Empresas Polar, a firm with an 80% share in the Venezuelan beer market, plans to stop brewing beer due to a shortage of raw materials.

Polar has been urging the country’s President Nicolas Maduro to give companies access to the foreign currency required to pay overseas raw material suppliers for some time.

Venezuela’s currency exchange system is rigid, as only the government has control over foreign currency; however, firms need the money to pay for the imported raw materials from overseas markets.

“We are obligated to suspend the production of beer and malts until we get access to the currency needed to procure the raw materials.”

Polar was cited by The Wall Street Journal as stating: "Our current situation is this; we have not been able to replenish the inventory, and we only have malted barley to produce until April 29.

"Under those circumstances, we are obligated to suspend the production of beer and malts until we get access to the currency needed to procure the raw materials."

The government has accused the brewer of waging an economic war.
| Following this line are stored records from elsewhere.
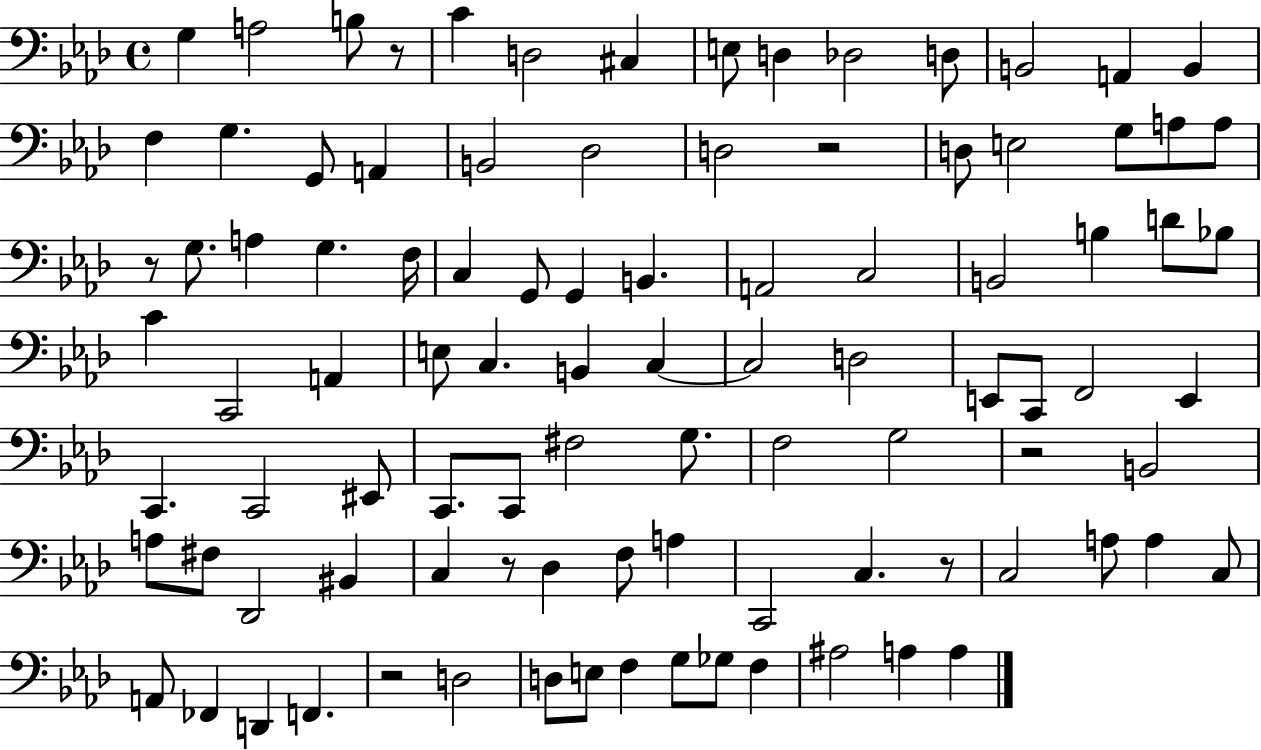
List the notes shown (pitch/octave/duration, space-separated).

G3/q A3/h B3/e R/e C4/q D3/h C#3/q E3/e D3/q Db3/h D3/e B2/h A2/q B2/q F3/q G3/q. G2/e A2/q B2/h Db3/h D3/h R/h D3/e E3/h G3/e A3/e A3/e R/e G3/e. A3/q G3/q. F3/s C3/q G2/e G2/q B2/q. A2/h C3/h B2/h B3/q D4/e Bb3/e C4/q C2/h A2/q E3/e C3/q. B2/q C3/q C3/h D3/h E2/e C2/e F2/h E2/q C2/q. C2/h EIS2/e C2/e. C2/e F#3/h G3/e. F3/h G3/h R/h B2/h A3/e F#3/e Db2/h BIS2/q C3/q R/e Db3/q F3/e A3/q C2/h C3/q. R/e C3/h A3/e A3/q C3/e A2/e FES2/q D2/q F2/q. R/h D3/h D3/e E3/e F3/q G3/e Gb3/e F3/q A#3/h A3/q A3/q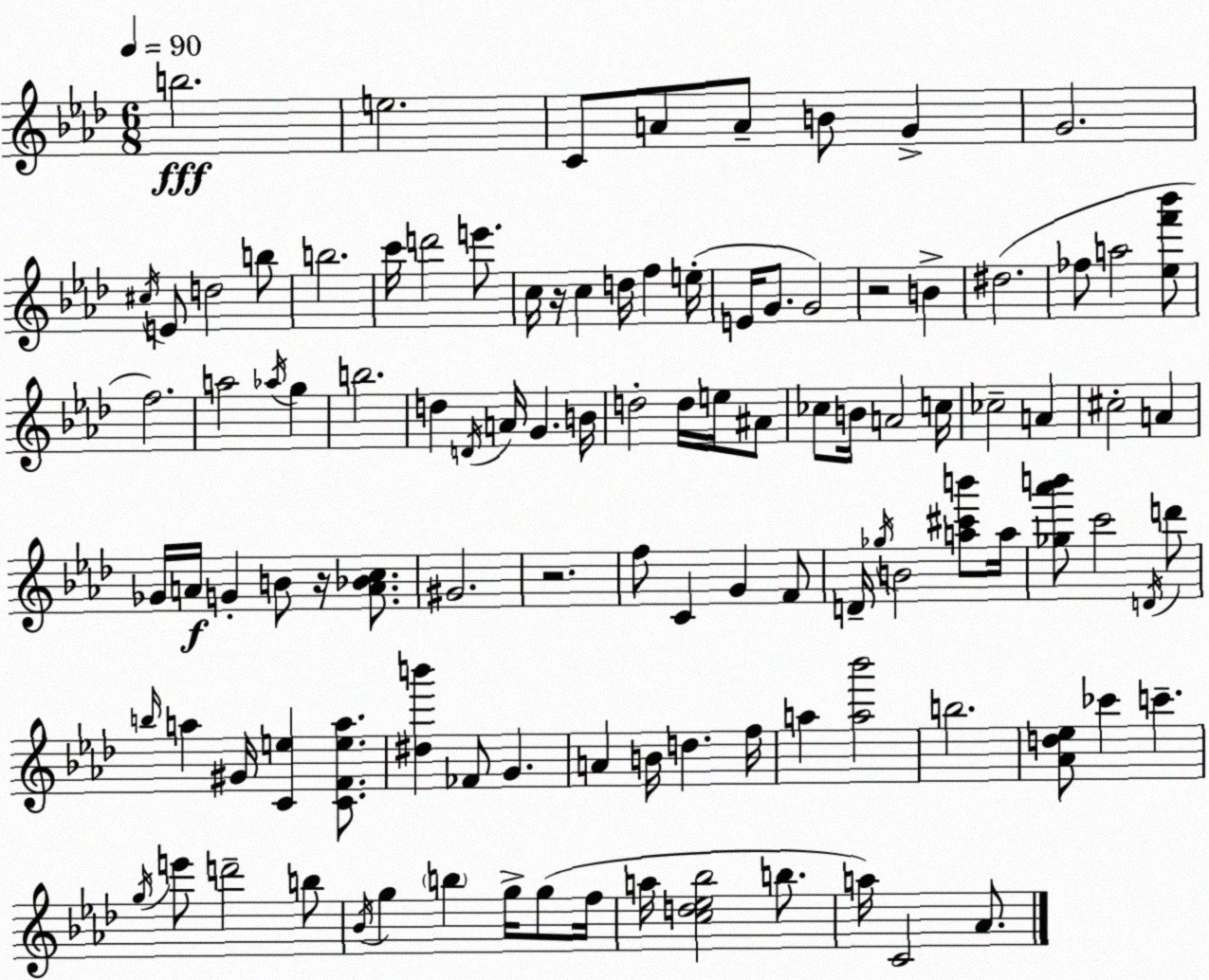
X:1
T:Untitled
M:6/8
L:1/4
K:Fm
b2 e2 C/2 A/2 A/2 B/2 G G2 ^c/4 E/2 d2 b/2 b2 c'/4 d'2 e'/2 c/4 z/4 c d/4 f e/4 E/4 G/2 G2 z2 B ^d2 _f/2 a2 [_ef'_b']/2 f2 a2 _a/4 g b2 d D/4 A/4 G B/4 d2 d/4 e/4 ^A/2 _c/2 B/4 A2 c/4 _c2 A ^c2 A _G/4 A/4 G B/2 z/4 [A_Bc]/2 ^G2 z2 f/2 C G F/2 D/4 _g/4 B2 [a^c'b']/2 a/4 [_g_a'b']/2 c'2 D/4 d'/2 b/4 a ^G/4 [Ce] [CFea]/2 [^db'] _F/2 G A B/4 d f/4 a [a_b']2 b2 [_Ad_e]/2 _c' c' g/4 e'/2 d'2 b/2 _B/4 g b g/4 g/2 f/4 a/4 [cd_e_b]2 b/2 a/4 C2 _A/2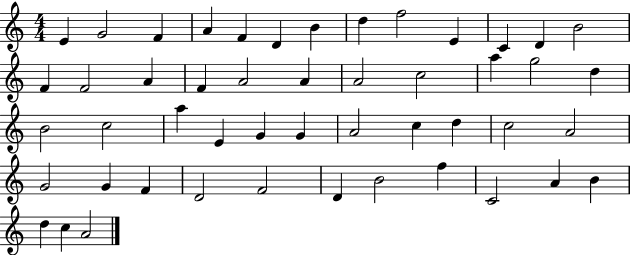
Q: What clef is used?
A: treble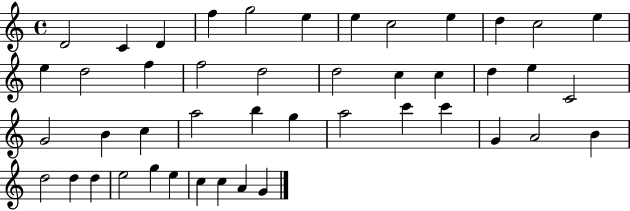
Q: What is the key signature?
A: C major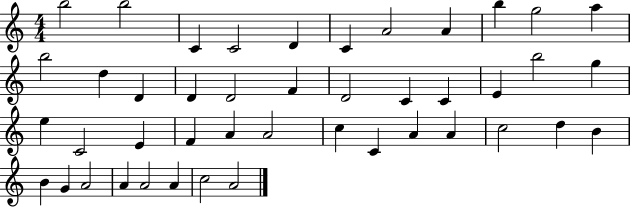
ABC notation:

X:1
T:Untitled
M:4/4
L:1/4
K:C
b2 b2 C C2 D C A2 A b g2 a b2 d D D D2 F D2 C C E b2 g e C2 E F A A2 c C A A c2 d B B G A2 A A2 A c2 A2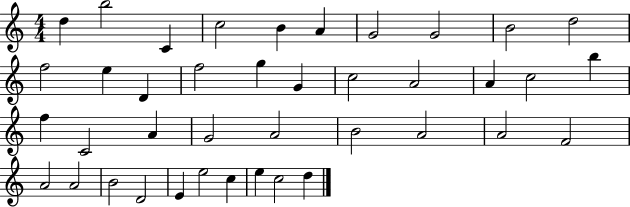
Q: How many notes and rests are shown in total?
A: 40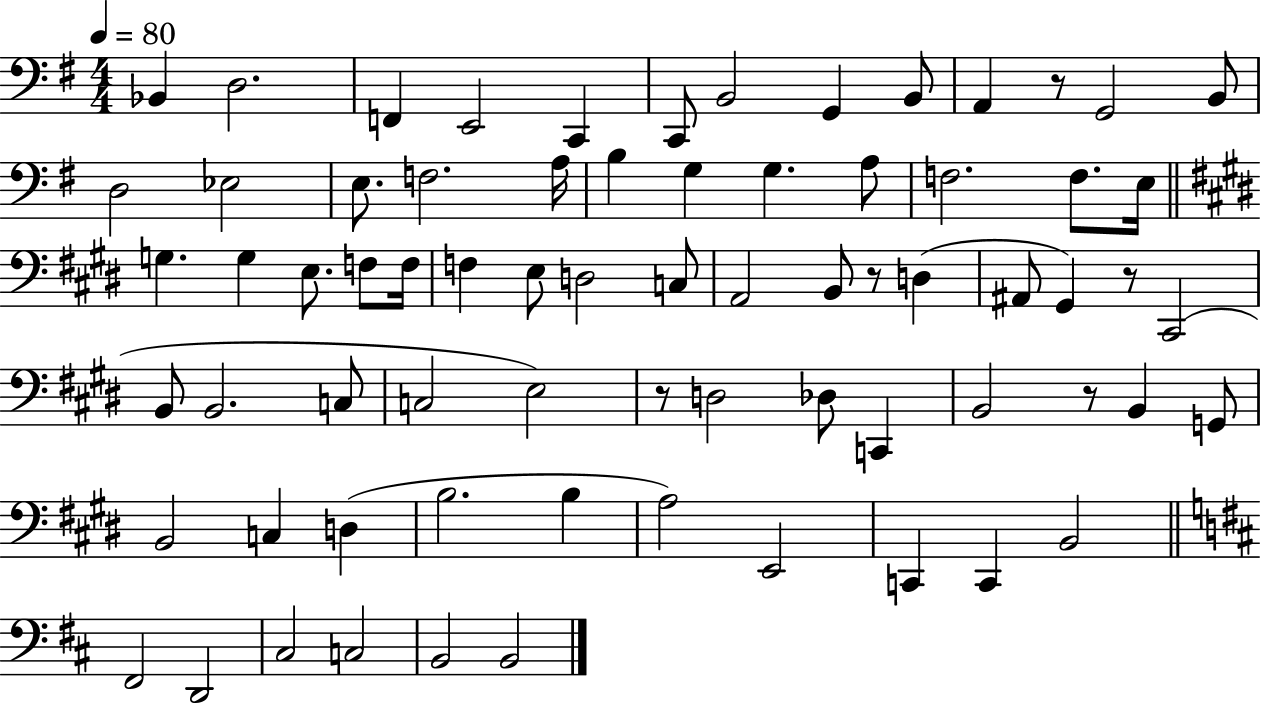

Maduro’s Government is currently struggling to bring the collapsing economy on track.

Polar said: "We want to maintain our plants operational and at maximum capacity, generating thousands of jobs in all corners of the country."

Several other businesses are experiencing the currency problem, from auto manufacturers to pork producers, firms have not been able to secure enough money from the government to keep their operations running.

Last year, the country’s economy shrank to 5.7% in 2015, and according to the International Monetary Fund, it will drop by another 8% in 2016.

Presently, the nation’s foreign reserves have dipped to under $13bn, one-third of what it was seven years earlier.